NEW YORK -- On the day the Mets played their 7,982nd consecutive game without a no-hitter, Mike Pelfrey later watched with envy as a former teammate threw a perfect game.
Pelfrey and Chicago's Philip Humber, the latest member of baseball's no-hit club, were Minor League teammates from 2006-07 and first-round Draft picks in consecutive years. Humber later became a key piece of the trade to bring Johan Santana from Minnesota to Flushing, before resurfacing with the White Sox last season.
Midway through the last decade, the two were as highly touted -- if not moreso -- as top pitching prospects Matt Harvey, Zack Wheeler and Jeurys Familia are now. So Pelfrey was not all that surprised to see his former teammate make history with the White Sox.
"Obviously, you're happy for him," Pelfrey said. "If you throw a perfect game in high school, that's impressive, let alone doing it at this level. He was a guy that you looked at and you always knew he had great stuff, especially now that his velocity's back up. Good for him. He's a guy you expect great things out of."
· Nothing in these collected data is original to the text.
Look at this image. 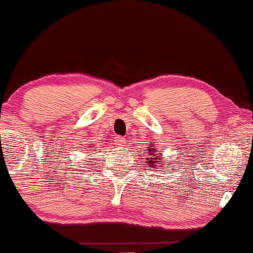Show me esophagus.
I'll use <instances>...</instances> for the list:
<instances>
[{
  "instance_id": "esophagus-1",
  "label": "esophagus",
  "mask_w": 253,
  "mask_h": 253,
  "mask_svg": "<svg viewBox=\"0 0 253 253\" xmlns=\"http://www.w3.org/2000/svg\"><path fill=\"white\" fill-rule=\"evenodd\" d=\"M115 143H116V145H119V146H125V144H126V139H125L124 137H116Z\"/></svg>"
}]
</instances>
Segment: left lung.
Returning <instances> with one entry per match:
<instances>
[{
    "label": "left lung",
    "instance_id": "1",
    "mask_svg": "<svg viewBox=\"0 0 253 253\" xmlns=\"http://www.w3.org/2000/svg\"><path fill=\"white\" fill-rule=\"evenodd\" d=\"M145 151H148V154L150 155V157L146 158L148 168H154V171H156V168L163 167L165 158L162 157V150H157L156 144H154V145L149 144L148 149H145Z\"/></svg>",
    "mask_w": 253,
    "mask_h": 253
}]
</instances>
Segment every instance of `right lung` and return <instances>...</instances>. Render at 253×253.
<instances>
[{
	"instance_id": "right-lung-1",
	"label": "right lung",
	"mask_w": 253,
	"mask_h": 253,
	"mask_svg": "<svg viewBox=\"0 0 253 253\" xmlns=\"http://www.w3.org/2000/svg\"><path fill=\"white\" fill-rule=\"evenodd\" d=\"M88 145H91V144H88ZM91 148H95V146H91ZM91 150H92V149H91Z\"/></svg>"
}]
</instances>
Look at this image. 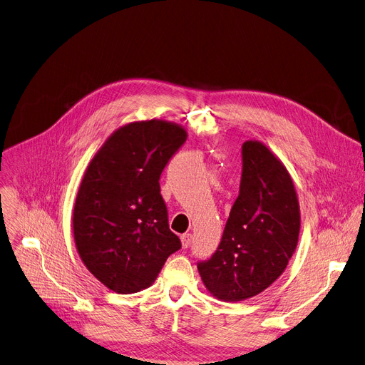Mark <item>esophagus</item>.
I'll return each instance as SVG.
<instances>
[{
    "mask_svg": "<svg viewBox=\"0 0 365 365\" xmlns=\"http://www.w3.org/2000/svg\"><path fill=\"white\" fill-rule=\"evenodd\" d=\"M180 240H182L183 249H187L190 246V243H192V236L189 233H185V235L180 236Z\"/></svg>",
    "mask_w": 365,
    "mask_h": 365,
    "instance_id": "esophagus-1",
    "label": "esophagus"
}]
</instances>
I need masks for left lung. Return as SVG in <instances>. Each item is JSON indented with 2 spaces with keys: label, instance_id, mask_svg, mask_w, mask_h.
Segmentation results:
<instances>
[{
  "label": "left lung",
  "instance_id": "left-lung-1",
  "mask_svg": "<svg viewBox=\"0 0 365 365\" xmlns=\"http://www.w3.org/2000/svg\"><path fill=\"white\" fill-rule=\"evenodd\" d=\"M298 233L300 208L287 169L263 144L246 141L239 196L217 250L197 262V271L220 300H246L285 271Z\"/></svg>",
  "mask_w": 365,
  "mask_h": 365
}]
</instances>
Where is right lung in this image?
<instances>
[{"instance_id": "obj_1", "label": "right lung", "mask_w": 365, "mask_h": 365, "mask_svg": "<svg viewBox=\"0 0 365 365\" xmlns=\"http://www.w3.org/2000/svg\"><path fill=\"white\" fill-rule=\"evenodd\" d=\"M186 138L170 122H134L115 130L88 164L74 205V240L87 269L115 292L150 287L182 247L160 176Z\"/></svg>"}]
</instances>
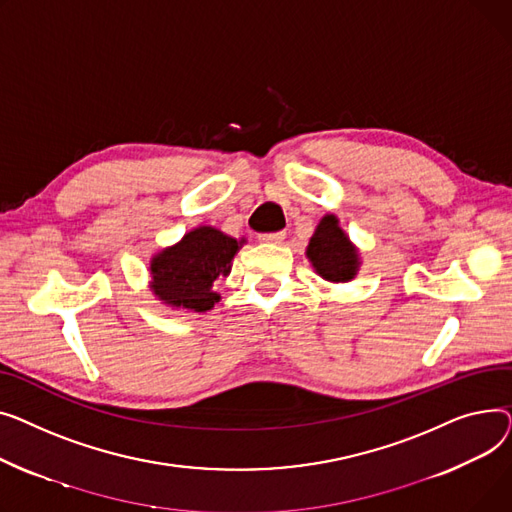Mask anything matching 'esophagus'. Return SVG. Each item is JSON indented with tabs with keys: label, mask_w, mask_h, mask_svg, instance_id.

Humber became the seventh pitcher to throw a no-hitter after leaving the Mets, joining David Cone as the only Mets player to throw a perfect game after leaving the organization. The Mets and Padres are the only two franchises never to pitch a no-no, though those seven former Mets have thrown a combined 14 no-hitters for other teams -- including seven from Nolan Ryan.
"I think one day obviously, it's going to happen," Pelfrey said. "I can't tell you when it's going to happen but it's happened to almost every other team, so it's got to happen eventually."
Collins: Francisco 'still the closer' for Mets
NEW YORK -- The vote of confidence came Sunday morning, less than 24 hours after Mets manager Terry Collins yanked closer Frank Francisco from a save situation. Francisco assured Collins that the left knee discomfort that had bothered him during Spring Training is not an issue, with Collins later confirming that Francisco is still the closer.
"Everybody wants to hear something positive," Collins said. "I just went to him this morning and said, 'You've got to hang in there.' He's disappointed. He's mad at me because I took him out, which is a common thing. It happens. I certainly don't blame him. If I was in his shoes, I'd be mad at me, too."
With the Mets clinging to a two-run lead in the ninth inning Saturday, Collins pulled Francisco after he allowed three of the first four batters he faced to reach base. Francisco has allowed six earned runs over his last three outings, a span of 2 1/3 innings, though both he and his manager insist the closer's balky left knee is no longer bothering him.
Jon Rauch, meanwhile, boasts significant closing experience and has not allowed an earned run over his first nine outings. Rauch would have notched the save Saturday had Kirk Nieuwenhuis not overrun a potential game-ending popup in shallow center field.
But the Mets signed Francisco this winter to a two-year, $12 million deal to be their closer, and that much will not change after a few poor outings.
"I just told him [Saturday] was one of those days," Collins said. "He's still the closer here, and he'll be ready to pitch when we get him back out there."